SELECTION:
* start *
Re: [HACKERS] [COMMITTERS] pgsql: Replication lag tracking for walsenders - Mailing list pgsql-hackers

From Mark Dilger
Subject Re: [HACKERS] [COMMITTERS] pgsql: Replication lag tracking for walsenders
Date
Msg-id 3177FAD5-3600-4C8B-B338-FB108F60455F@gmail.com
Whole thread Raw
In response to Re: [HACKERS] [COMMITTERS] pgsql: Replication lag tracking for walsenders  (Tom Lane <tgl@sss.pgh.pa.us>)
Responses Re: [HACKERS] [COMMITTERS] pgsql: Replication lag tracking for walsenders  (Tom Lane <tgl@sss.pgh.pa.us>)
List pgsql-hackers
> On Apr 22, 2017, at 11:40 AM, Tom Lane <tgl@sss.pgh.pa.us> wrote:
>
> I wrote:
>> Whoa.  This just turned into a much larger can of worms than I expected.
>> How can it be that processes are getting assertion crashes and yet the
>> test framework reports success anyway?  That's impossibly
>> broken/unacceptable.
* end *
EXTRACTED INFORMATION:
* start *
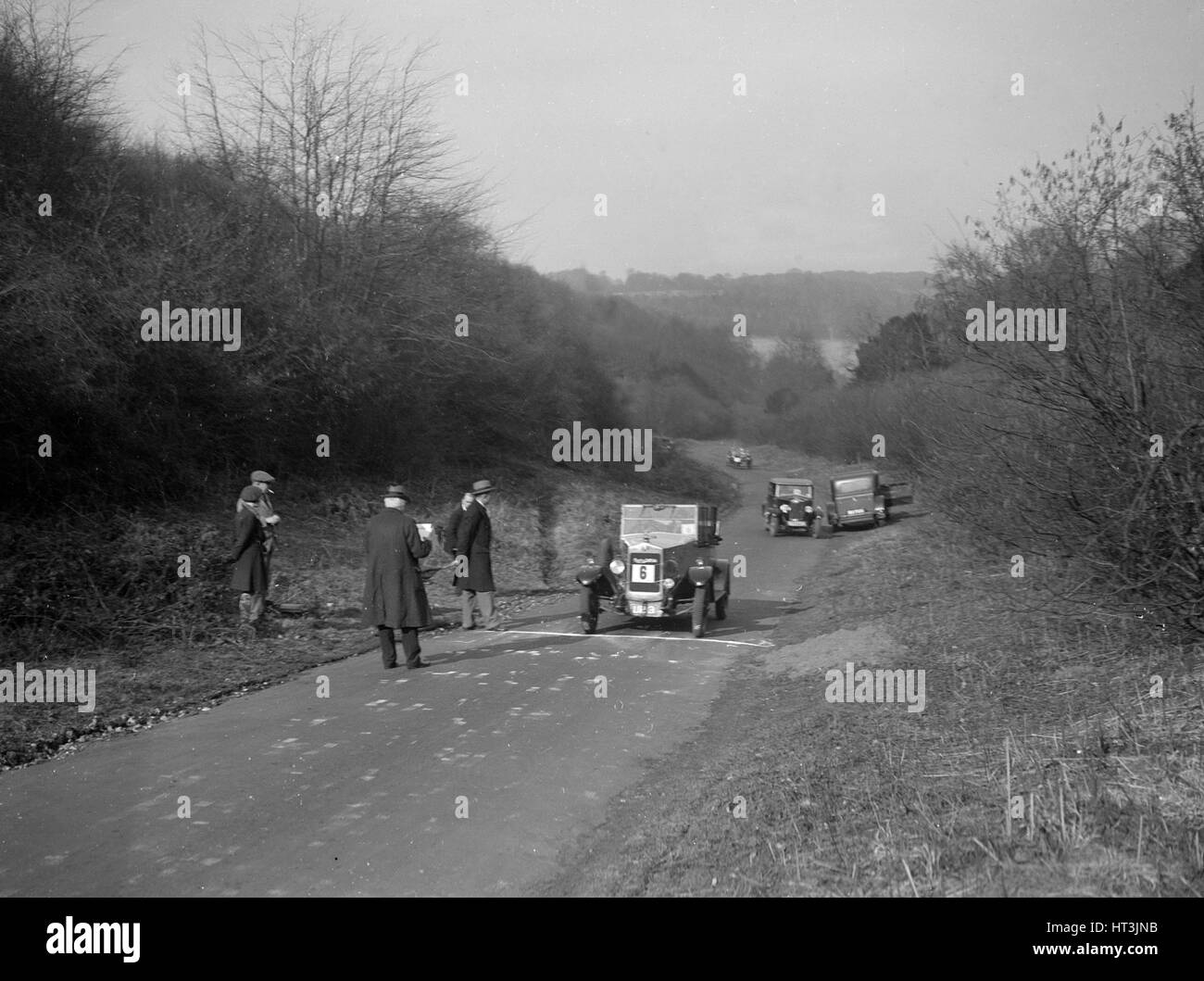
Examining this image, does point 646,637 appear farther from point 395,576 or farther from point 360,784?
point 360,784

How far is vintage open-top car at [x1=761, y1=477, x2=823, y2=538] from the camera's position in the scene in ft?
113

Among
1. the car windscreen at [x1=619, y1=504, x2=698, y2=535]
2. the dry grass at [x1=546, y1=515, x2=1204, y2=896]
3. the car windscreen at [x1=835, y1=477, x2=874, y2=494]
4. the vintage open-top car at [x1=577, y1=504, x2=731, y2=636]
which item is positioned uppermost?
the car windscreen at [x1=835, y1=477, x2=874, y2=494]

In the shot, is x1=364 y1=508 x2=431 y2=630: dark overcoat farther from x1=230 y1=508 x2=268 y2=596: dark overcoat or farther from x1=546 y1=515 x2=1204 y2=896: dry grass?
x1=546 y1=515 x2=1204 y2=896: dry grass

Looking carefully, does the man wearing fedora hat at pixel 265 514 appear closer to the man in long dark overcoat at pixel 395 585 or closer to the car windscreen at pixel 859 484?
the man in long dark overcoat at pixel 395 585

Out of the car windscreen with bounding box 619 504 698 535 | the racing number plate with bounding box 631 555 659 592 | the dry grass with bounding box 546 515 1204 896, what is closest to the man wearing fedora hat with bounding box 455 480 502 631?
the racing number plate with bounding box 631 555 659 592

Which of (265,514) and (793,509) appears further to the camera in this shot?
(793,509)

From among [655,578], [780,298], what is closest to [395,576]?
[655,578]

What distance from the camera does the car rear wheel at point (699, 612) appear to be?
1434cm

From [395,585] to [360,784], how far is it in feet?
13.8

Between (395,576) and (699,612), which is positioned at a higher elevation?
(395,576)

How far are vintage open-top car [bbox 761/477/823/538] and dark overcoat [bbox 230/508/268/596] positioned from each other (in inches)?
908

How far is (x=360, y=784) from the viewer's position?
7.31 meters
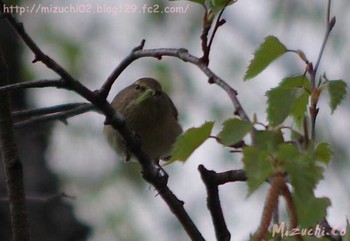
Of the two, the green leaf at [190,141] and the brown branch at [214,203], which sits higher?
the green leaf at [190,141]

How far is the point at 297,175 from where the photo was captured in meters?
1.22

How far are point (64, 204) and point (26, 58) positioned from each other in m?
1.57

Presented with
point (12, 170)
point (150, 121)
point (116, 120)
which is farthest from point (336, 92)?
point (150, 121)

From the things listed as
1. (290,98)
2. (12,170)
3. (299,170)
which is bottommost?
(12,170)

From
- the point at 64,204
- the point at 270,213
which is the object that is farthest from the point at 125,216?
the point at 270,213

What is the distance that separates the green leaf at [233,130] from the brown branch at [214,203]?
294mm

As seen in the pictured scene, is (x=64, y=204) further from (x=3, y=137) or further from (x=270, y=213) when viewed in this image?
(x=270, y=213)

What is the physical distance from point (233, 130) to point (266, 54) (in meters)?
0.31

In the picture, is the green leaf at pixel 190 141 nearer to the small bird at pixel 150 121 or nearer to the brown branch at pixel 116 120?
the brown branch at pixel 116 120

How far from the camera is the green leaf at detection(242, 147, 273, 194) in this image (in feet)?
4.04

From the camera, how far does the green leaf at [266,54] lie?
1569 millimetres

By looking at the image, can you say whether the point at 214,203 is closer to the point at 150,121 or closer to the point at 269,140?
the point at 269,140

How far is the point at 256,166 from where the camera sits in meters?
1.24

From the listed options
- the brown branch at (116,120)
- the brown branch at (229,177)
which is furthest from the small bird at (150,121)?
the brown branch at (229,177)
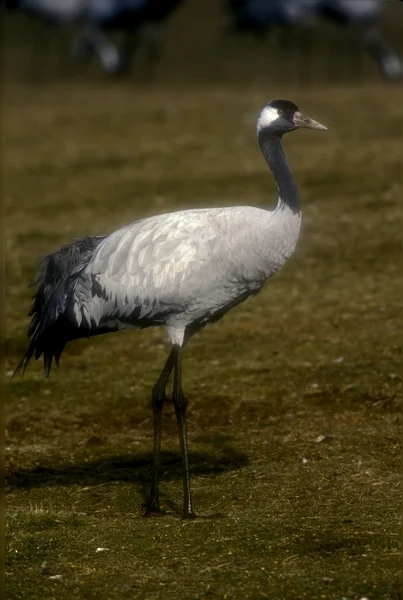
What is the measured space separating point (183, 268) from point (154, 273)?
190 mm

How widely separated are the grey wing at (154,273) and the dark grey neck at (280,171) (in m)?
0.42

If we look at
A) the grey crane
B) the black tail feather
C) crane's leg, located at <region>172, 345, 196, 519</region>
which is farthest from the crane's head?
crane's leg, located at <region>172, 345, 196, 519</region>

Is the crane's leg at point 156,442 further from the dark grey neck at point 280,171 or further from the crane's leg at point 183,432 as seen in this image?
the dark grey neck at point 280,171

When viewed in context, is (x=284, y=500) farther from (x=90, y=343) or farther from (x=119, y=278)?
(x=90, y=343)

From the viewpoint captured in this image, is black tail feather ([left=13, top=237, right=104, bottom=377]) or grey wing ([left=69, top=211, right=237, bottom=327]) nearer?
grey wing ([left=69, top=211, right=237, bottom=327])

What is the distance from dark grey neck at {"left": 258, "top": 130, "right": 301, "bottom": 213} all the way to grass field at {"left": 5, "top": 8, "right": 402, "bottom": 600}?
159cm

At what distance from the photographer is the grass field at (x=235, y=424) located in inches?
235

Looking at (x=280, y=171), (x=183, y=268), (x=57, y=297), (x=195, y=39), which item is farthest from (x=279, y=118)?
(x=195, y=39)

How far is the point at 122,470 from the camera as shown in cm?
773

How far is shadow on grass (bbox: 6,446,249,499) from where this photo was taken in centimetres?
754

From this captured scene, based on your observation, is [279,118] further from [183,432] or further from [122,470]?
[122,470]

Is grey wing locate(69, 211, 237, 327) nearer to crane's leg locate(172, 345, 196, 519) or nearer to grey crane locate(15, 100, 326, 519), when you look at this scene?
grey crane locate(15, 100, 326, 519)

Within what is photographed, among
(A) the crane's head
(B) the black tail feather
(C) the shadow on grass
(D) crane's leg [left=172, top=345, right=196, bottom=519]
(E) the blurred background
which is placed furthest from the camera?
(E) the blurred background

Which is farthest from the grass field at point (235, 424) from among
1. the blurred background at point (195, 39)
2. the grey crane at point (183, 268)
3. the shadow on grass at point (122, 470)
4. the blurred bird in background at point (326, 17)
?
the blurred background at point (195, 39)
* end *
PROBLEMS TO SOLVE:
**1.** In the mailing-list post, answer these:
(a) Who is the post from?
(b) On what date did Tom Lane write the message quoted in it?
(c) According to the quoted text, what does the test framework report even though processes are getting assertion crashes?
**2.** Can you set down, line for line, the stretch of the rows from the line containing "At what distance" through the end of the rows?

SOLUTIONS:
**1.**
(a) Mark Dilger
(b) April 22, 2017
(c) Success

**2.**
At what distance from the photographer is the grass field at (x=235, y=424) located in inches?
235

Looking at (x=280, y=171), (x=183, y=268), (x=57, y=297), (x=195, y=39), which item is farthest from (x=279, y=118)?
(x=195, y=39)

How far is the point at 122,470 from the camera as shown in cm?
773

How far is shadow on grass (bbox: 6,446,249,499) from where this photo was taken in centimetres?
754

From this captured scene, based on your observation, is [279,118] further from [183,432] or further from [122,470]?
[122,470]

Is grey wing locate(69, 211, 237, 327) nearer to crane's leg locate(172, 345, 196, 519) or nearer to grey crane locate(15, 100, 326, 519), when you look at this scene?
grey crane locate(15, 100, 326, 519)

Within what is photographed, among
(A) the crane's head
(B) the black tail feather
(C) the shadow on grass
(D) crane's leg [left=172, top=345, right=196, bottom=519]
(E) the blurred background
which is placed furthest from the camera?
(E) the blurred background

Which is farthest from the grass field at point (235, 424) from among
1. the blurred background at point (195, 39)
2. the grey crane at point (183, 268)
3. the shadow on grass at point (122, 470)
4. the blurred bird in background at point (326, 17)
?
the blurred background at point (195, 39)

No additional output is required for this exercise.